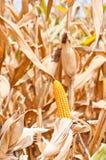 Het gebied van het graan in oogsttijd Stock Fotografie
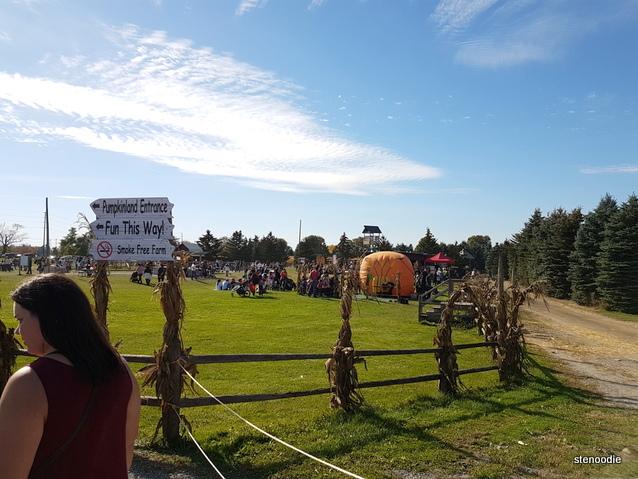 Whittamore's Farm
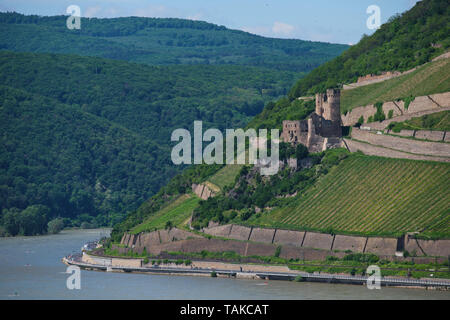 Ehrenfels Castle, Burg Ehrenfels on Rhine river near Ruedesheim and Bingen am Rhein, Hessen, Germany - Stock Photo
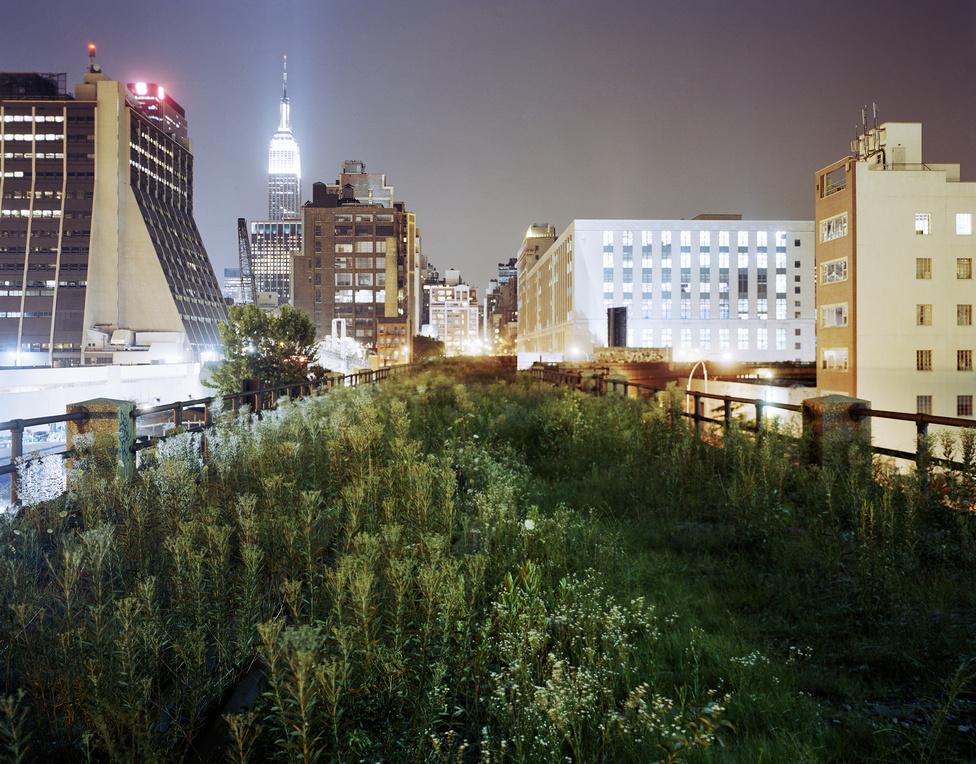 Több tízmillió dolláros magánadományokból épült park New York belvárosában, egy használaton kívüli vasúti felüljárón.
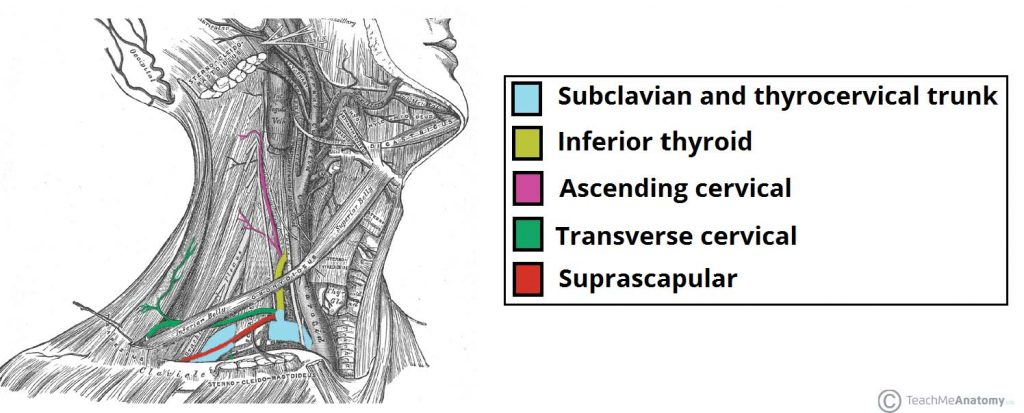 Major Arteries of the Head and Neck - Carotid - TeachMeAnatomy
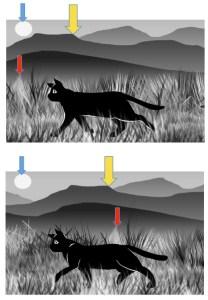 Le phénomène de parallaxe : si nous nous déplaçons latéralement par rapport à plusieurs objets, les objets les plus proches de nous semblent se décaler de façon plus importante que les objets les plus éloignés. Pensez par exemple aux éléments d'un paysage observé depuis la fenêtre d'une voiture. Ce principe est utilisé dans les dessins animés pour donner l'illusion d'une profondeur. Les différents plans ne se déplacent pas à la même vitesse. (DR)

_Requirement_
Repeat only the lines from the beginning of the material through the line containing "Major Arteries of", both ends kept, leaving pictures out.

_Expected answer_
 Het gebied van het graan in oogsttijd Stock Fotografie
 Whittamore's Farm
 Ehrenfels Castle, Burg Ehrenfels on Rhine river near Ruedesheim and Bingen am Rhein, Hessen, Germany - Stock Photo
 Több tízmillió dolláros magánadományokból épült park New York belvárosában, egy használaton kívüli vasúti felüljárón.
 Major Arteries of the Head and Neck - Carotid - TeachMeAnatomy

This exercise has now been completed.